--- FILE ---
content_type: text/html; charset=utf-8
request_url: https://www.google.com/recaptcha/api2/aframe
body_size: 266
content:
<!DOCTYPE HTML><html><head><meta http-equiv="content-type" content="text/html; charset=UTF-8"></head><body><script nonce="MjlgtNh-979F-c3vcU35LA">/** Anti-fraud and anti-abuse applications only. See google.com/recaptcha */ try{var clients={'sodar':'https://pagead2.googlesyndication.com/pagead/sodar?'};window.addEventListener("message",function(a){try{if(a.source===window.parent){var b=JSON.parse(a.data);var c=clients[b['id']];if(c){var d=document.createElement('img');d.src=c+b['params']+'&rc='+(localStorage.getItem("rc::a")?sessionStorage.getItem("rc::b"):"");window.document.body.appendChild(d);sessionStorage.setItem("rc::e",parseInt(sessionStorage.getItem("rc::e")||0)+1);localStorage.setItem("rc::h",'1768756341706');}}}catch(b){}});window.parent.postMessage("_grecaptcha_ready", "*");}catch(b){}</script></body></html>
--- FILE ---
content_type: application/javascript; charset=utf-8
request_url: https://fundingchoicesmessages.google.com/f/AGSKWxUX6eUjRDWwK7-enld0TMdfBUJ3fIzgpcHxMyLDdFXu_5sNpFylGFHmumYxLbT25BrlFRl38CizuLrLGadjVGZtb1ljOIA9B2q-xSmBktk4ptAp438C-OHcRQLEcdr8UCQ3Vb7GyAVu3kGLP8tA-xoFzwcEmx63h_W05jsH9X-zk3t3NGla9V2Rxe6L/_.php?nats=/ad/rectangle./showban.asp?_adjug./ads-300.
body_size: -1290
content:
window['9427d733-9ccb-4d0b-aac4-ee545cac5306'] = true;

————————

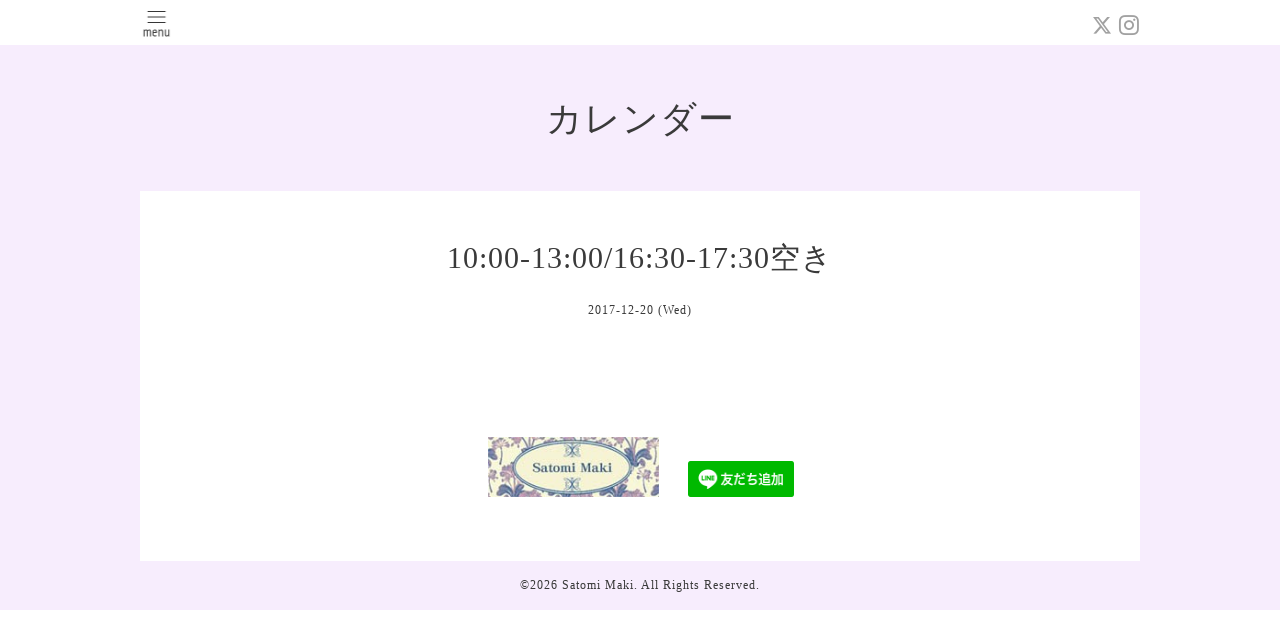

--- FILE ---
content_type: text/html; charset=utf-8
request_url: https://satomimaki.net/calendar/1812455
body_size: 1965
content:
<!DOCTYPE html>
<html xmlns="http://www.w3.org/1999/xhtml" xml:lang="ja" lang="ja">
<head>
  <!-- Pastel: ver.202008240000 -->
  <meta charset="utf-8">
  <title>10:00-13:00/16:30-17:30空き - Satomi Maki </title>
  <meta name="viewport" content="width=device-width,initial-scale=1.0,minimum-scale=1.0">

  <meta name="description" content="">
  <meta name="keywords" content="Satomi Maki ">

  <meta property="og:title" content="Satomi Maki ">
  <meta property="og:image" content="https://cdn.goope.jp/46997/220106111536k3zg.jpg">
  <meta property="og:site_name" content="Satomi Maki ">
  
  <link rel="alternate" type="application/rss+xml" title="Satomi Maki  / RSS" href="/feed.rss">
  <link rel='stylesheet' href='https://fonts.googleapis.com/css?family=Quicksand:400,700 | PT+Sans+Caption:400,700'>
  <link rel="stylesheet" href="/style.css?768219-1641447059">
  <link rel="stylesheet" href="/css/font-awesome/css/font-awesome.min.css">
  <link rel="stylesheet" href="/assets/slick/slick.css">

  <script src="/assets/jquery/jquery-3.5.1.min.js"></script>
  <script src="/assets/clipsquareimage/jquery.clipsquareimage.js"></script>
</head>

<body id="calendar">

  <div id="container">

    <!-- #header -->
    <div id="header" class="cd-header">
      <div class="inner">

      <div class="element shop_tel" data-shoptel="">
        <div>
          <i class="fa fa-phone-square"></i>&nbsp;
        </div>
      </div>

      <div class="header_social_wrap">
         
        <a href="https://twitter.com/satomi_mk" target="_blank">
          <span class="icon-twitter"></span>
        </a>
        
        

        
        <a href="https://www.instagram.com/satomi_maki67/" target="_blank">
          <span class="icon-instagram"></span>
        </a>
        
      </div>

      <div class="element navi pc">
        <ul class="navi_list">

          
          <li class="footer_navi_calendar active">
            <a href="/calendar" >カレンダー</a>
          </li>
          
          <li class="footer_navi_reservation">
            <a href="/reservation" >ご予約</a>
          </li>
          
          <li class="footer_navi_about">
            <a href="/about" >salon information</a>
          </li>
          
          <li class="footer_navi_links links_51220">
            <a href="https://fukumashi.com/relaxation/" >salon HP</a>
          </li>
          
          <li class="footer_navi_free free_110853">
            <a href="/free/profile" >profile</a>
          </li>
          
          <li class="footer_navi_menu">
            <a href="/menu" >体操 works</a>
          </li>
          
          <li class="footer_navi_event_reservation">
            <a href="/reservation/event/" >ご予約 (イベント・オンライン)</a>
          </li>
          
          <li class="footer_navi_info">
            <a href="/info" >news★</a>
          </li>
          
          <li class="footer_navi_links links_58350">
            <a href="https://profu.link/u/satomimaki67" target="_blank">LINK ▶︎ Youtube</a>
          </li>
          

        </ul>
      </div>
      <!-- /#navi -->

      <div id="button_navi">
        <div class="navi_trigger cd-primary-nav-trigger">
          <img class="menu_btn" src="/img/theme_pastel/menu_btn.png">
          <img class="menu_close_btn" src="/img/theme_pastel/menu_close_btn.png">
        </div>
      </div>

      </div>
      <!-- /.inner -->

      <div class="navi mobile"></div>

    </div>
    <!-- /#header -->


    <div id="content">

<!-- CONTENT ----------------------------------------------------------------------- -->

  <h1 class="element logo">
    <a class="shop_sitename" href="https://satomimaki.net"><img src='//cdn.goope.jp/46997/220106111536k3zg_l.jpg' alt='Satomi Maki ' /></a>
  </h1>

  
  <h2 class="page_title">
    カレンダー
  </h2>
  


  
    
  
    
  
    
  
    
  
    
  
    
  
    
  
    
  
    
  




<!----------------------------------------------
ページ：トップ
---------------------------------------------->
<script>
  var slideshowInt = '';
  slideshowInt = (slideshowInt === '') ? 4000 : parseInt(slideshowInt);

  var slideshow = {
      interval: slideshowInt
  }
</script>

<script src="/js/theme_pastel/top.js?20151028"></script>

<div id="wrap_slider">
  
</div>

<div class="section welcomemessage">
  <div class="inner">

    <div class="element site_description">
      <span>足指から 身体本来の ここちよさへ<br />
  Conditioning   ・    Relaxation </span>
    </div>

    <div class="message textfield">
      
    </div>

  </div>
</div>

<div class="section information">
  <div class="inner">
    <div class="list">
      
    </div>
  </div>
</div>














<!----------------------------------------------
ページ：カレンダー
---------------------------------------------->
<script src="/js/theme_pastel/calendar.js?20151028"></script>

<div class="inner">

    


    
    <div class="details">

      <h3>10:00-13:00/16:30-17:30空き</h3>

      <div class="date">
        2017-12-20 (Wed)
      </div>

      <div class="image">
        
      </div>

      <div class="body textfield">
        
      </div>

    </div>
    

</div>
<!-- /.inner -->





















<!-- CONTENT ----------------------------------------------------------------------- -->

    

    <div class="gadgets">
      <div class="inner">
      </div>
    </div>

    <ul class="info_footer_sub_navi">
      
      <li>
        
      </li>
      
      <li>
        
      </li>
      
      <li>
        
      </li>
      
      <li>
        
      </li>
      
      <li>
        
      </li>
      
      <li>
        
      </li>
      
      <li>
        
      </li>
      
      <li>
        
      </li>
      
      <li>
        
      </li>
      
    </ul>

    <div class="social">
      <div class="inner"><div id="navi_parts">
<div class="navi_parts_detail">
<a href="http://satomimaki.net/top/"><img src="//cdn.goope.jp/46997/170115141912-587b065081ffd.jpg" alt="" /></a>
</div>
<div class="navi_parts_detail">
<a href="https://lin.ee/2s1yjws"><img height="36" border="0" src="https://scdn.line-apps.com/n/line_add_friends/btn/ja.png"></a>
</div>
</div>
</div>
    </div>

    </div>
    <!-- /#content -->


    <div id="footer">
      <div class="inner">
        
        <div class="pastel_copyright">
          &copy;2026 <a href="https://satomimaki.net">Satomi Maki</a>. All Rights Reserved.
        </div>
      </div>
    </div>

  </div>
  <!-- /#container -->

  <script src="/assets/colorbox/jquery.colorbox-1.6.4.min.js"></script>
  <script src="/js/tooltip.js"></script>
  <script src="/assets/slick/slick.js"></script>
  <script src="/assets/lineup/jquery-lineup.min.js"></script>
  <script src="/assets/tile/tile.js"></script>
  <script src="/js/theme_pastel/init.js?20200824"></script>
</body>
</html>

————————

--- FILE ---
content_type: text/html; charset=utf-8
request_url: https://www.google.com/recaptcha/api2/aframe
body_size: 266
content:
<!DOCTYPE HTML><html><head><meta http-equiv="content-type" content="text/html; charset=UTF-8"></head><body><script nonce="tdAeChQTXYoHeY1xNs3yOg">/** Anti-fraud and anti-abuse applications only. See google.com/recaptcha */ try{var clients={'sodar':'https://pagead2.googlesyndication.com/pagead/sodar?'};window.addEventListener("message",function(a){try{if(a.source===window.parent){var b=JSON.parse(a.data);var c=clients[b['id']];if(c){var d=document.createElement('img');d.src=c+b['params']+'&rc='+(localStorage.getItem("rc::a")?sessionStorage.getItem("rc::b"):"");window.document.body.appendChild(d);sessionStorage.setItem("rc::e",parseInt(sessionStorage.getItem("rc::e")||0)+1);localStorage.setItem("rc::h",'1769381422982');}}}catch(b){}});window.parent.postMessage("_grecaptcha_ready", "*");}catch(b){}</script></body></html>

————————

● What is being asked
Every line in the data above that contains the word "information" should be copied.

● Exercise solution
            <a href="/about" >salon information</a>
<div class="section information">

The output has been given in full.